Sensible Training Food
After yesterday’s breakfast disaster, you could be forgiven for thinking that I’m a complete Muppet when it comes to food. But hey, as the saying goes, “the man who never made a mistake never did / learned / achieved anything”.
So here are a few sensible things you can do with porridge (all together now, “Skuurde huuurrde furrrd, boik, boik, boik.”):
- Porridge is made from oats. Dr Johnson’s dictionary (1755) defined oats as, “A grain, which in England is generally given to horses, but in Scotland appears to support the people“. Things have moved on since then (some of my best friends are Scottish). We now know that oats are a moderate to high glycemic index (GI) fuel, meaning that by themselves they’d give you a fast carbo-pickup, followed by a big insulin come-down. But of thankfully, you don’t eat oats by themselves:
- Porridge is a doddle to cook. Measure out equal volumes of oats, milk and water into a bowl. Bung it in the microwave on full power for two minutes-ish (keep an eye on it & adjust time depending on the size of your measures and microwave power), until it starts to boil and rise. Give it a stir, and then another minute or so on about 75% power. That’s it - a hot breakfast in three minutes. And the fat in the milk lowers the GI of the oats - if you’re setting up for a long training session (or it’s a long time ’till lunch), make the mix 1 x oats : 2 x full fat milk.
- By itself it’s still pretty bland. So mix it up a bit. A whole banana chopped into the bowl is good (we all love bananas, don’t we). Adding a generous tea spoon of crunchy peanut butter makes it even better - peanuts have a very low GI, so that’s an even better slow burn keep-you-going-all-day fuel. Or you can get the same effect by adding a handfull of mixed nuts & dried fruit instead. And on a rest day, or when you just need a treat . . . a couple of chunks of white chocolate are about as good as it gets!
- Finally . . . and I’ve never done this before, but I have heard that if you keep the porridge simmering for a little longer when you cook it (with minimal milk), you can then spoon it into a mould - like a small tupperware box - and it’ll set into something like a chewy jelly bar. This will be high GI, and a really good after race munch, or potentially as bonk-recovery fuel mid-race. If you cooked with milk, and added some finely chopped dried apricots before it all cooled, you’ll have made yourself a mid-race top up snack.

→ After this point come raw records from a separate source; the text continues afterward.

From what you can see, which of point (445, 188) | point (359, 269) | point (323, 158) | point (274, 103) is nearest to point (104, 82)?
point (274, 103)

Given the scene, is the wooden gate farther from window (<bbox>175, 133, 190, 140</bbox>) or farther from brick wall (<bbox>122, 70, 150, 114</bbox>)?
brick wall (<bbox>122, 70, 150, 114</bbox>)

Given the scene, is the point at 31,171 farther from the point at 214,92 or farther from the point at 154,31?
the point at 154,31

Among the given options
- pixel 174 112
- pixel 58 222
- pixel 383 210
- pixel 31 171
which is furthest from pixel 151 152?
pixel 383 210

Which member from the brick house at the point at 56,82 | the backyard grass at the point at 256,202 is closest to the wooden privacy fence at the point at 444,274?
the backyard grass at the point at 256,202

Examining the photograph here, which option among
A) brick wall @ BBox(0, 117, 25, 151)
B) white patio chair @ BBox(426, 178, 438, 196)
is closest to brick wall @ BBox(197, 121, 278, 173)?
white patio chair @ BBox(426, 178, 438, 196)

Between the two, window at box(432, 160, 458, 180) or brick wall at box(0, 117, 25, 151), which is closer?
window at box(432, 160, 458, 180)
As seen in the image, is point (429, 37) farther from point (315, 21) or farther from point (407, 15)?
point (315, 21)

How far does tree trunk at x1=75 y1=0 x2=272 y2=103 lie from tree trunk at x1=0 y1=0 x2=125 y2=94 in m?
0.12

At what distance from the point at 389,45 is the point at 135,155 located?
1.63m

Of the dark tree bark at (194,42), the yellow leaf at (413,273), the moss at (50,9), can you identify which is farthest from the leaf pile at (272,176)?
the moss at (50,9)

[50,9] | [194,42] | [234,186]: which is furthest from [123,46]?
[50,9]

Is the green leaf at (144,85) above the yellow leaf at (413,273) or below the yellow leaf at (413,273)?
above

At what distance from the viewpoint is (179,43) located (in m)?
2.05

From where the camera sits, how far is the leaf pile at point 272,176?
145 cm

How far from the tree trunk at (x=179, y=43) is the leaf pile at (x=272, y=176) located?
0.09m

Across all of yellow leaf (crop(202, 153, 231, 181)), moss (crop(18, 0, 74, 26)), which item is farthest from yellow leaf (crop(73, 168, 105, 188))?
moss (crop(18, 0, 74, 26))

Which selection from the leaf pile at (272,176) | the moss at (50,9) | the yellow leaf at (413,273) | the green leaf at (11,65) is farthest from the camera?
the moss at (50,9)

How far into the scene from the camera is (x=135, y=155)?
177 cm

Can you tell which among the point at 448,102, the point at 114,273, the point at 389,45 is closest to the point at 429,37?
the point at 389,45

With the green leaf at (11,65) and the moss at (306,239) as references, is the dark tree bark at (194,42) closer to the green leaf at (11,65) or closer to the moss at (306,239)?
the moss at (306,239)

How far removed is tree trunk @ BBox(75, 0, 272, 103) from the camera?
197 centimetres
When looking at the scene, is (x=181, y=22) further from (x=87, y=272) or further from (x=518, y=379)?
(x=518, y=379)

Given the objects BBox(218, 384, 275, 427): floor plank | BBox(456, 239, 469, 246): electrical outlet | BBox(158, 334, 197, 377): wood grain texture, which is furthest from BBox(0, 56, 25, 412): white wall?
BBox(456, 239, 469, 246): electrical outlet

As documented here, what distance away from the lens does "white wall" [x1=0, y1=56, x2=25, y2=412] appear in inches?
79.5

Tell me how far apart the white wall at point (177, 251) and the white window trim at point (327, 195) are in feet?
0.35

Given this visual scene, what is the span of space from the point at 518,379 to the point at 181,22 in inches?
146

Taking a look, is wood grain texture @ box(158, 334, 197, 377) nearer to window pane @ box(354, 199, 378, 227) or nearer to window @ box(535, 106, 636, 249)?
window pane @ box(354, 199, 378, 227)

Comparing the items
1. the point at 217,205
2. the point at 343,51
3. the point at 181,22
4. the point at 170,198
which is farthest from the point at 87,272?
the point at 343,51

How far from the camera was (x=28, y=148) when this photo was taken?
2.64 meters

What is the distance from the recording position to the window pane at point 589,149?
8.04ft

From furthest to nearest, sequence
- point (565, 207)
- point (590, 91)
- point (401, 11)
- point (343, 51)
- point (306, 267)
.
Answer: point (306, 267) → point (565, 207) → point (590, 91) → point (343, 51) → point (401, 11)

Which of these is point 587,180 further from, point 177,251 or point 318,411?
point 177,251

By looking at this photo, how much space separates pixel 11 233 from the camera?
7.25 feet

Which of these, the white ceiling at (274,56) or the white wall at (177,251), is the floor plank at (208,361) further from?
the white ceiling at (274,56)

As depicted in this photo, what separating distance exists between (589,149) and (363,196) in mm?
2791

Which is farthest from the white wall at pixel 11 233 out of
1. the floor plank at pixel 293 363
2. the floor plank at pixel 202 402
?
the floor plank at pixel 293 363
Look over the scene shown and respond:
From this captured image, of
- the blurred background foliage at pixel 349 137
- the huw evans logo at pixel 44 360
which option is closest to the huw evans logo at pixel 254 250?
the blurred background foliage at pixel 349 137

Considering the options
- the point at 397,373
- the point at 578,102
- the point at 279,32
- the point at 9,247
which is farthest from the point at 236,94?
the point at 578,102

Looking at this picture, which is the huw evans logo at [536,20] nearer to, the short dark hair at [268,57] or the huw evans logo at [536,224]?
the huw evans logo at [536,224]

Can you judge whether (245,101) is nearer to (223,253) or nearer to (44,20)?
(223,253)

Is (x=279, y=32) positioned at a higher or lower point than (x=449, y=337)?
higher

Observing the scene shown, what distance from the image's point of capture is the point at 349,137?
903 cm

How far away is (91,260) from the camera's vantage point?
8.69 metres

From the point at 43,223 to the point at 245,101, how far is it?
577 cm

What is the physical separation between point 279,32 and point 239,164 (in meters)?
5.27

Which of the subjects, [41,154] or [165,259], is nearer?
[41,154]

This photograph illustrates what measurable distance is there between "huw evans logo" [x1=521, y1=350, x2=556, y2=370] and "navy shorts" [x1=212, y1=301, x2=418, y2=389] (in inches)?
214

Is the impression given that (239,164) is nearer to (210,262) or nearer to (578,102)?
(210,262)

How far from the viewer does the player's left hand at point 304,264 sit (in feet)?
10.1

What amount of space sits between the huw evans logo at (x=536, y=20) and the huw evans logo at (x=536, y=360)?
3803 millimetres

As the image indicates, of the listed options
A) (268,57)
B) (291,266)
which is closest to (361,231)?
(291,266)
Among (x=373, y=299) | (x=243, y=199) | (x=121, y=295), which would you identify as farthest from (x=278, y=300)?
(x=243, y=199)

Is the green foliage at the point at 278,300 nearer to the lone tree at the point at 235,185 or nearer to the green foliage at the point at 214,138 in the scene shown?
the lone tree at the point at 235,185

One final, final thing . . . buying oats for porridge. There’s a huge range in price, from a supermarket’s own brand value range, up to exotic organic fair trade versions. Check the nutritional information on the back of the packs - THEY’RE ALL BLOODY THE SAME. So unless you have ethical reasons for organic / grown by the crofters of Craggy Island / packaged in brown paper rather than plastic, go with the lowest price. I get 1kg for 44 pence, and it lasts more than a month.
So as Mrs Doyle herself would say, “go on, go on, go on, go on” . . . you know you want to.